§ Exercise material
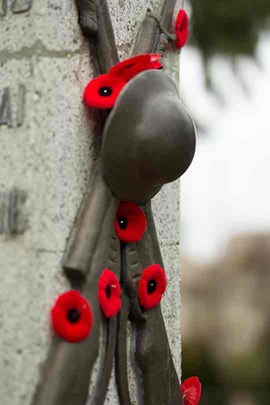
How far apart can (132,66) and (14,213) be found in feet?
0.92

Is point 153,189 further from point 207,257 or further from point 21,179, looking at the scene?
point 207,257

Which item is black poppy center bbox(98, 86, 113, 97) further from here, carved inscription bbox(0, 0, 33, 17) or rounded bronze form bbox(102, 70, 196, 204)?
carved inscription bbox(0, 0, 33, 17)

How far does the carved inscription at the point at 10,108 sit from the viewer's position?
3.48ft

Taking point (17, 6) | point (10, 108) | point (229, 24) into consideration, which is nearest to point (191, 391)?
point (10, 108)

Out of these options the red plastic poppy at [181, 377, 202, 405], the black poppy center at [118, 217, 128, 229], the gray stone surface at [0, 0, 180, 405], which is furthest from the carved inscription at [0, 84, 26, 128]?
the red plastic poppy at [181, 377, 202, 405]

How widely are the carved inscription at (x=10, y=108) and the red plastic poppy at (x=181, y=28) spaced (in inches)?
15.6

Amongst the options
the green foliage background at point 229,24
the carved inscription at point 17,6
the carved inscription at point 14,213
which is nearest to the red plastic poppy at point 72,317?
the carved inscription at point 14,213

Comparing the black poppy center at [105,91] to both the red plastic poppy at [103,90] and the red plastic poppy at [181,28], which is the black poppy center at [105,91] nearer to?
the red plastic poppy at [103,90]

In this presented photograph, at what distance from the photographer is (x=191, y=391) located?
1329mm

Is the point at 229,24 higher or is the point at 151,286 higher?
the point at 229,24

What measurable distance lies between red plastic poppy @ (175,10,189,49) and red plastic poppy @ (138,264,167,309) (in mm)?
419

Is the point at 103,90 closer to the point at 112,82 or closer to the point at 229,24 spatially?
the point at 112,82

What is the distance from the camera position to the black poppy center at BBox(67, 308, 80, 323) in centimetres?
105

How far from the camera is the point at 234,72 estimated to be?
3279 millimetres
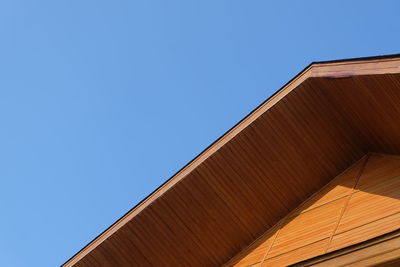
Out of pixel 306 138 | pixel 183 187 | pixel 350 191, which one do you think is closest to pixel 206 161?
pixel 183 187

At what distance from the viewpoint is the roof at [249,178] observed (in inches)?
379

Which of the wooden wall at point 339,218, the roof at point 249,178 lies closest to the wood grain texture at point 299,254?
the wooden wall at point 339,218

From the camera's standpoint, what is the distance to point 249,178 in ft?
32.5

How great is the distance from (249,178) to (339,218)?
181 centimetres

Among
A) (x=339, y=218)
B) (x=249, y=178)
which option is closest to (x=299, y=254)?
(x=339, y=218)

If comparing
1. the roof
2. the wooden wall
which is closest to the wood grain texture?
the wooden wall

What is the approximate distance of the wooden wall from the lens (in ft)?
26.2

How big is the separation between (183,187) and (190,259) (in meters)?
1.29

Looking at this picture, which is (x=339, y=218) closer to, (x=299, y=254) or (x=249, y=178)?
(x=299, y=254)

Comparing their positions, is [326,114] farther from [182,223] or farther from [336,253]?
[336,253]

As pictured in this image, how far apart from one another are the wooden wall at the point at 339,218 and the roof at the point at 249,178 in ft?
0.83

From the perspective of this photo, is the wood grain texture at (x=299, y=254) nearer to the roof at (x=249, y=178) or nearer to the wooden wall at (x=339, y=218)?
the wooden wall at (x=339, y=218)

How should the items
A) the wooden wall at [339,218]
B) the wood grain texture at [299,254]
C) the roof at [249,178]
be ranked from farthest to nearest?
the roof at [249,178] < the wood grain texture at [299,254] < the wooden wall at [339,218]

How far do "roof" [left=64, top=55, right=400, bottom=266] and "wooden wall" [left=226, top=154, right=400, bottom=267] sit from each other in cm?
25
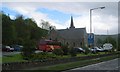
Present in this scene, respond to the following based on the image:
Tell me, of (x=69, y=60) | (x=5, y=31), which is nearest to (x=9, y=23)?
(x=5, y=31)

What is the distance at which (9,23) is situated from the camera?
230 ft

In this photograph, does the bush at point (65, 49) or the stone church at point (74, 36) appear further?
the stone church at point (74, 36)

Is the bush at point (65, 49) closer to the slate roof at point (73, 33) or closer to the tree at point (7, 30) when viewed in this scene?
the tree at point (7, 30)

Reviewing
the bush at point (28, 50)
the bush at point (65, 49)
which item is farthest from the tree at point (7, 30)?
the bush at point (28, 50)

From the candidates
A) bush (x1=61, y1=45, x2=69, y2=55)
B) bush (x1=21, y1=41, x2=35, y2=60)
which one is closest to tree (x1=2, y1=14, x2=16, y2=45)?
bush (x1=61, y1=45, x2=69, y2=55)

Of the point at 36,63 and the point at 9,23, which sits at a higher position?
the point at 9,23

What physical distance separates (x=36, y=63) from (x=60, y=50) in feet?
51.6

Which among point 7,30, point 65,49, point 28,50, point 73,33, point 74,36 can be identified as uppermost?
point 7,30

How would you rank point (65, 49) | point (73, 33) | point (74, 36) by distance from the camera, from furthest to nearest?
point (73, 33)
point (74, 36)
point (65, 49)

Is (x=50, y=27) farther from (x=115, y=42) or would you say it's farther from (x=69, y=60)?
(x=69, y=60)

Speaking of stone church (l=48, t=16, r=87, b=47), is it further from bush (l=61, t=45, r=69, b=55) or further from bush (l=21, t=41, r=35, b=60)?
bush (l=21, t=41, r=35, b=60)

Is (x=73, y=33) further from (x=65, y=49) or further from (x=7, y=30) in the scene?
(x=65, y=49)

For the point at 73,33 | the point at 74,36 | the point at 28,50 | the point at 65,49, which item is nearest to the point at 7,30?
the point at 65,49

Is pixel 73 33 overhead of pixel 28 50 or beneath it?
beneath
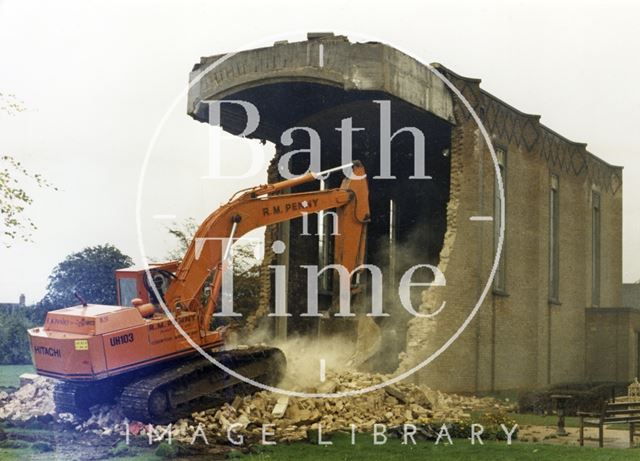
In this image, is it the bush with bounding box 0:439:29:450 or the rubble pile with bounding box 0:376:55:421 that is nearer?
the bush with bounding box 0:439:29:450

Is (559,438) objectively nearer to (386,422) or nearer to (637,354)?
(386,422)

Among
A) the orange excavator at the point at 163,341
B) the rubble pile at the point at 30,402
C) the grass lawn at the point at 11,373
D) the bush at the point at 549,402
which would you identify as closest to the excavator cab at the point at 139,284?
the orange excavator at the point at 163,341

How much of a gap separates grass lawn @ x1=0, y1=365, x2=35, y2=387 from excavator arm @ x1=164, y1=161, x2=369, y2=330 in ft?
22.8

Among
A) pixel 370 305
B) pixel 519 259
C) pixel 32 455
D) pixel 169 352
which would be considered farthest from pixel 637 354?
pixel 32 455

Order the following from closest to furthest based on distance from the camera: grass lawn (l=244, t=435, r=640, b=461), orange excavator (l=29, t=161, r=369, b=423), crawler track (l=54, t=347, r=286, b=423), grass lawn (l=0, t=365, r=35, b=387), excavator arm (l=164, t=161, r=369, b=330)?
grass lawn (l=244, t=435, r=640, b=461), orange excavator (l=29, t=161, r=369, b=423), crawler track (l=54, t=347, r=286, b=423), excavator arm (l=164, t=161, r=369, b=330), grass lawn (l=0, t=365, r=35, b=387)

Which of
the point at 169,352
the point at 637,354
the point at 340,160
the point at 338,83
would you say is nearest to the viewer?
the point at 169,352

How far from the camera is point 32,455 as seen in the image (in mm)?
12906

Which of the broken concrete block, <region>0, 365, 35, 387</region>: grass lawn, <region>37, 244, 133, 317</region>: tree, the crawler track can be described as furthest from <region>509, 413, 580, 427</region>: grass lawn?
<region>0, 365, 35, 387</region>: grass lawn

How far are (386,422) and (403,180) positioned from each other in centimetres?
1119

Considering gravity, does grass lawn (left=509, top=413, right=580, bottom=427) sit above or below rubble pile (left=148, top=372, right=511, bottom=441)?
below

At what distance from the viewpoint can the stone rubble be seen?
48.0ft

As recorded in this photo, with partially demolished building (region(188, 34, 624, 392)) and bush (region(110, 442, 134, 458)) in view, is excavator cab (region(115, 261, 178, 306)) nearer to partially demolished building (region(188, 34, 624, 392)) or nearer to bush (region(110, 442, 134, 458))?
bush (region(110, 442, 134, 458))

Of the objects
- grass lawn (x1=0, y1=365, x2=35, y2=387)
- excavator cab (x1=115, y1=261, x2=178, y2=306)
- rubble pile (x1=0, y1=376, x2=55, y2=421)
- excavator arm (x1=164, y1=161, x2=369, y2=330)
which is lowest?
grass lawn (x1=0, y1=365, x2=35, y2=387)

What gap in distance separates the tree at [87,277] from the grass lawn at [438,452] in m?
6.41
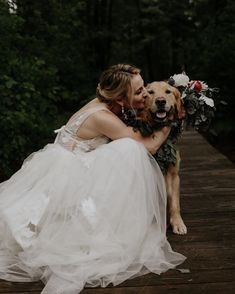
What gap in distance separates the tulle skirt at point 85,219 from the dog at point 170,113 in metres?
0.39

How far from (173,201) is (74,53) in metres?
8.90

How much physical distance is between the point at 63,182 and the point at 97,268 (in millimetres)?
694

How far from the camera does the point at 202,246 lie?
133 inches

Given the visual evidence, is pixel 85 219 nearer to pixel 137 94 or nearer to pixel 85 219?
pixel 85 219

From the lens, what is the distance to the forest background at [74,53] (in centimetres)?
597

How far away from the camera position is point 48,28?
9.15 meters

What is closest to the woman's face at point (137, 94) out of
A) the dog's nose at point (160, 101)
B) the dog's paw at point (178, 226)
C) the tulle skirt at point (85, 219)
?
the dog's nose at point (160, 101)

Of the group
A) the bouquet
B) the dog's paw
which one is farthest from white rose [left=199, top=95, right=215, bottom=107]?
the dog's paw

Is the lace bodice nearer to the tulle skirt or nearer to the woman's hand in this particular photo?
the tulle skirt

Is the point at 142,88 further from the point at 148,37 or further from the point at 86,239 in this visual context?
the point at 148,37

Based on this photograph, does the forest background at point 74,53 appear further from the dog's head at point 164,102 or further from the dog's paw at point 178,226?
the dog's paw at point 178,226

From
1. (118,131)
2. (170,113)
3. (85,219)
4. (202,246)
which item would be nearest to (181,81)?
(170,113)

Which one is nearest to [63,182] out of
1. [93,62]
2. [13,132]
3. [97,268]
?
[97,268]

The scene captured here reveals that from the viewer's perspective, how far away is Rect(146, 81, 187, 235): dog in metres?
3.59
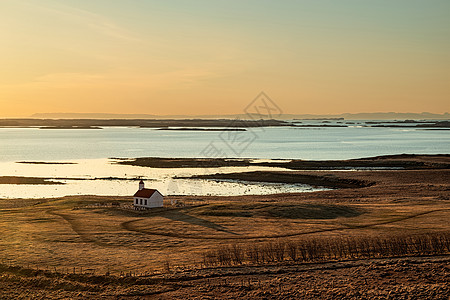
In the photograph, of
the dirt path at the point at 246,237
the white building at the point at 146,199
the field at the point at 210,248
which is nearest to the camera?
the field at the point at 210,248

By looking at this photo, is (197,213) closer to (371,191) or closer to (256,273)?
(256,273)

§ Aim
How many lines in the listing above contain the word "rubble"? Reply with the number alone.

§ Finished answer
5